Mit dem Internet der Dinge kann dieser Trend noch zunehmen und gleiches gilt etwa für das Fahrverhalten: Es klingt gut, wenn brave Fahrer durch bessere Tarife profitieren, doch wenn jedes Auto die Daten es Fahrers sammelt, kann dies schnell ein teuerer Spaß werden, in der oben verlinkten Studie ist das und sind viele weitere Beispiele aufgeführt. Aber auch wie es um Ihre Finanzen, ihre sexuelle Präferenz oder Drogenkonsum steht, könnte interessant sein. Für Versicherungen, Arbeitgeber oder Erpresser. Und auch in Europa und Deutschland gibt es Datenhändler, die unsere Daten zig mal verkaufen, uns überwachen und auswerten, wo immer es geht. Es geht fast immer.

Unterwelt und Unbewusstes

In „Das Internet muss weg: Eine Abrechnung“ beschreibt Schlecky Silberstein auch einschlägige Foren, die er die Hölle des Internet nennt. Sarkasmus, Pornos und Gewaltverherrlichung sind dort an der Tagesordnung und genau so treffsicher wie einige diese Bereiche finden werden und sich von ihnen magisch angezogen fühlen, wird die Mehrheit sich abgestoßen fühlen von einer digitalen Unterwelt, in der gemacht wird, was geht, weil es geht. Der Mainstream ist ganz anders, könnte man meinen.

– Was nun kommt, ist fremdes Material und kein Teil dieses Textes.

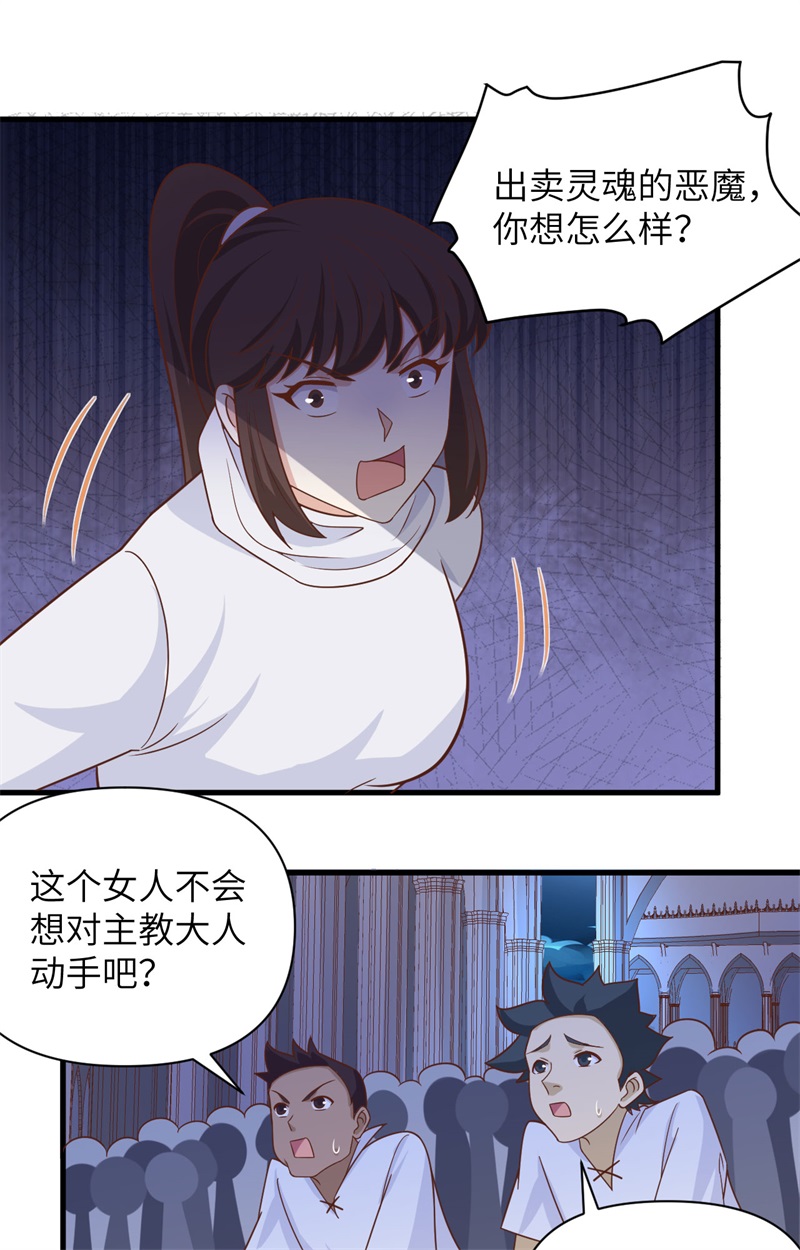 从今天开始当城主358 邪教一锅端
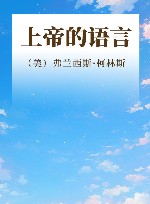 上帝的语言 封面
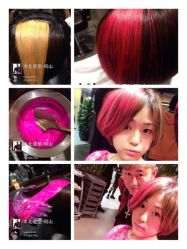 iphone_upload_pic-木北护肤造型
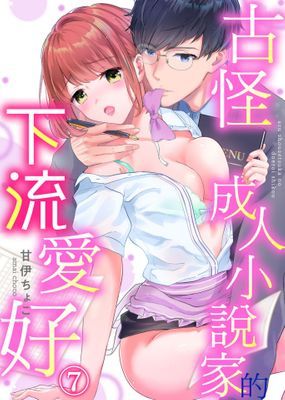 作品封面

Allerdings ist das Unbewusste in uns doch nicht so anders, man nimmt es nur nicht so wahr, es läuft subtiler ab. Das Netz füttert uns mit Erregung und wir beißen an, sind längst süchtig danach geworden. Aber bitte nicht zu lange, denn das wird langweilig, man kennt das. Der Erregungslevel muss hoch gehalten werden, bis zum nächsten Event.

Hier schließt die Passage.